# 2. Working With Word Vectors
In the introduction section we went over some very basic NLP techniques, and more importantly gained an understanding for how to apply _basic_ machine learning models and APIs to the a problem revolving around text data. 

One of the things that we went over was the **term-document matrix**, and how it could be utilized in our process of converting text data to numerical data, so a model can understand it. Well, one of the things that we did not discuss is there is a slight problem with that method, namely its simple counting process. One of the things that tends to happen is that words such as "a", "the", "and", "in", "to", etc, have a high count for ALL documents, no matter what the category is! This is a very large amount of noise that will often overshadow the meaningful words. 

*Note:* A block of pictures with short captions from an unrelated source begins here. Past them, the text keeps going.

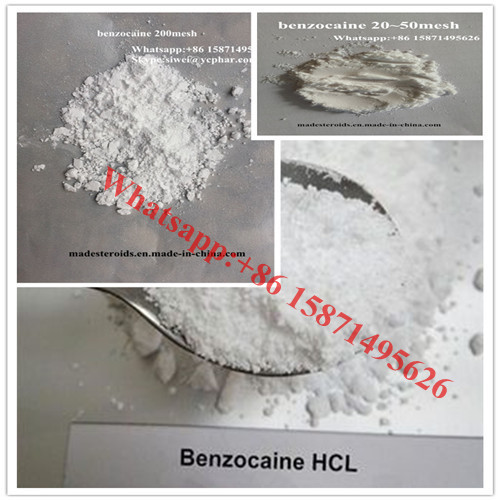 99% Purity Local anesthetics Benzocaine with 20-50 Mesh for Pain Reliever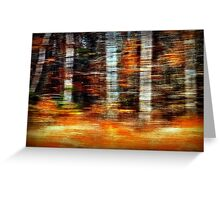 Time Flies Through Forests Changing Greeting Card
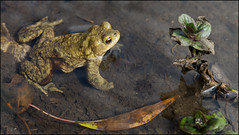 Toad and Water Mint (geospace) Tags: toad vr bufobufo 105mm micronikkor ifed cressbrook f28g watercumjollydale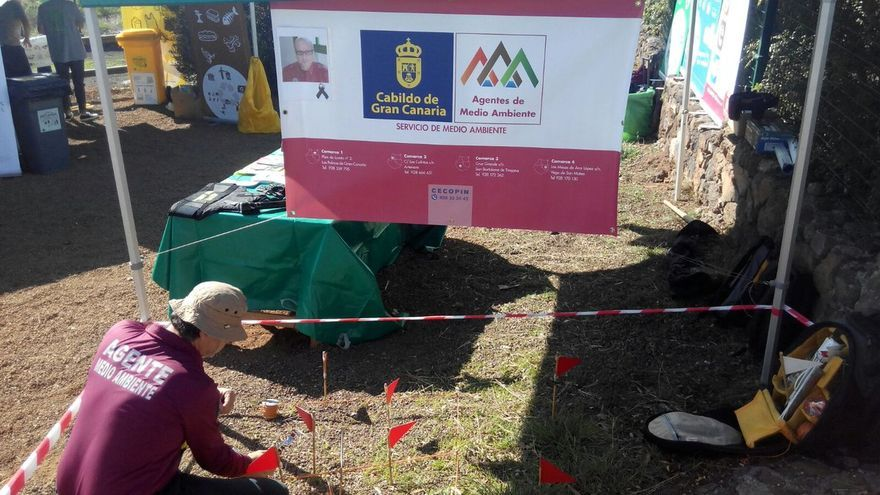 Agente del medio ambiente del Cabildo de Gran Canaria en el área recreativa de El Ratiño, en el municipio de Ingenio (Gran Canaria), durante la celebración de la 47ª edición del Día del Árbol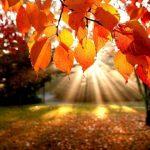 Чого очікувати закарпатцям від погоди у вівторок, 16 жовтня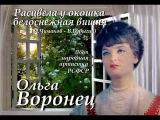 Ольга Воронец - Расцвела у окошка белоснежная вишня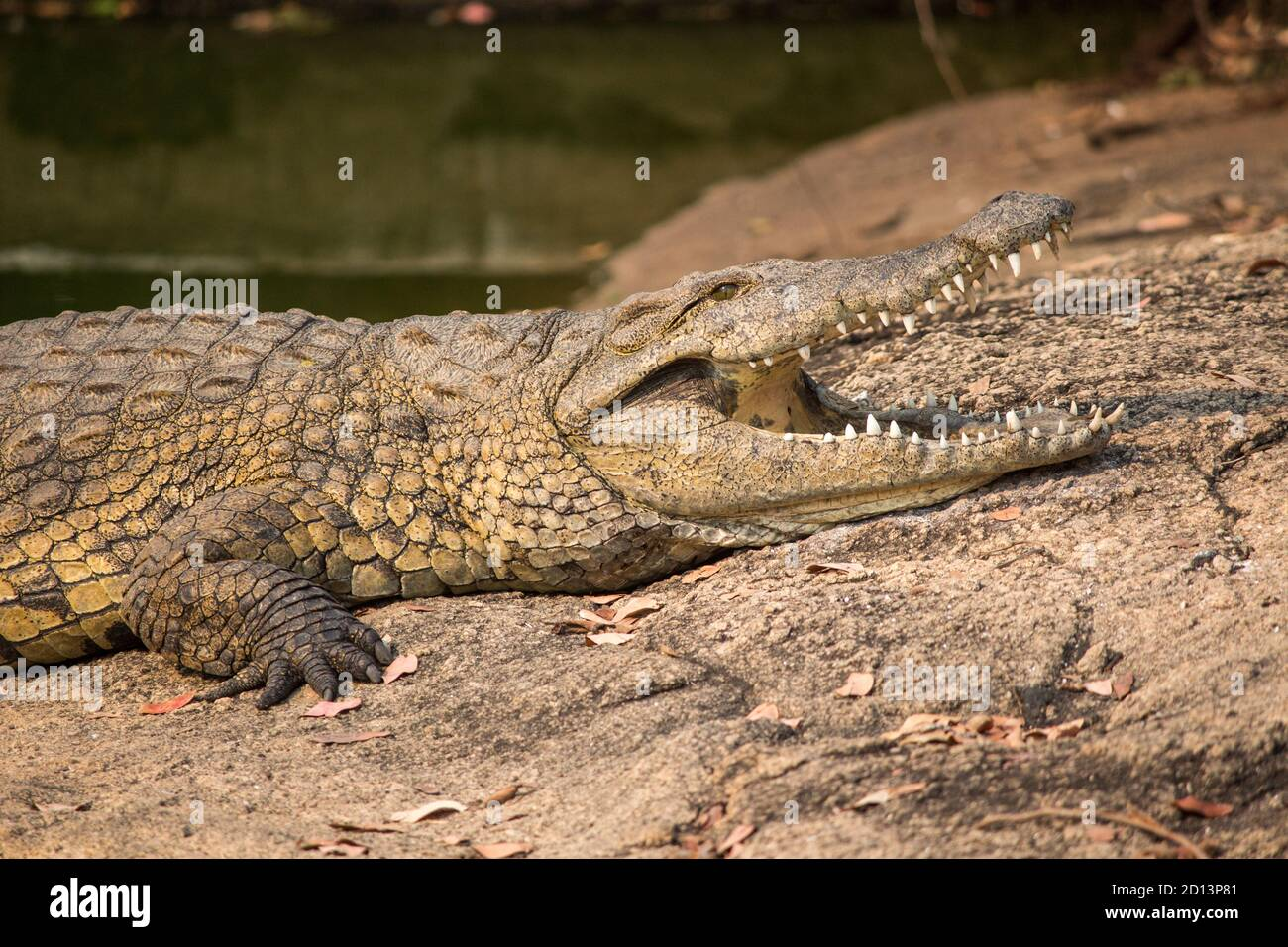 Nile crocodile (Crocodylus niloticus) basking with open mouth in the bank of Messica river stream in Manica, Mozambique near Zimbabwe border Stock Photo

These words are known as **stopwords** and one common technique is to just remove them from the dataset before doing any machine learning. 

### 1.1 TF-IDF
However, there is another technique that we can utilize: **Term Frequency-Inverse Document Frequency**, (TF-IDF). We will not go into the full details of TF-IDF, however, the jist is as follows: We know that words that appear in many documents are probably less meaningful. With this in mind, we can weight each vector component (in this case a word) by something related to how many documents that word appears in. So, intuitively speaking, we may do something like:

$$\frac{\text{raw word count}}{\text{document count}}$$ 

So, the numerator tells us _how many times does this word appear in this document_, and the denominator tells us _how many documents does this word appear in, in total_. Now, in practice we do some transformations on these, like taking the log count, smoothing, and so on. However, the specific implementation isn't nearly as important for this course as is the general understand behind the process. 

### 1.2 Key Point
One of the most important things to keep in mind during all subsequent posts is that no matter what technique we are using, we are always interested in a matrix of size $(V x D)$, where $V$ is the vocabulary size (the number of total words), and $D$ is the vector dimensionality, which is we are doing something like counting up the total number of times a word appears in a set of books, $D$ is the total number of books. 

### 1.3 Word Embeddings
A final thing to note, we are going to encounter the term **Word-Embedding** quite a bit. This is just a fancy word for an old and relatively straight forward concept. A word-embedding is just a fancy name for a feature vector that represents a word. In other words, we can take a categorical object-a word in this case-and then map this object to a list of numbers (in other words, a vector). We say that we have embedded this word into a vector space, and that is why we call them word embeddings. 

# 2. Word Analogy
One of the most popular applications of word embeddings is **word analogies**. This is where the famous `king - man = queen - woman` comes from.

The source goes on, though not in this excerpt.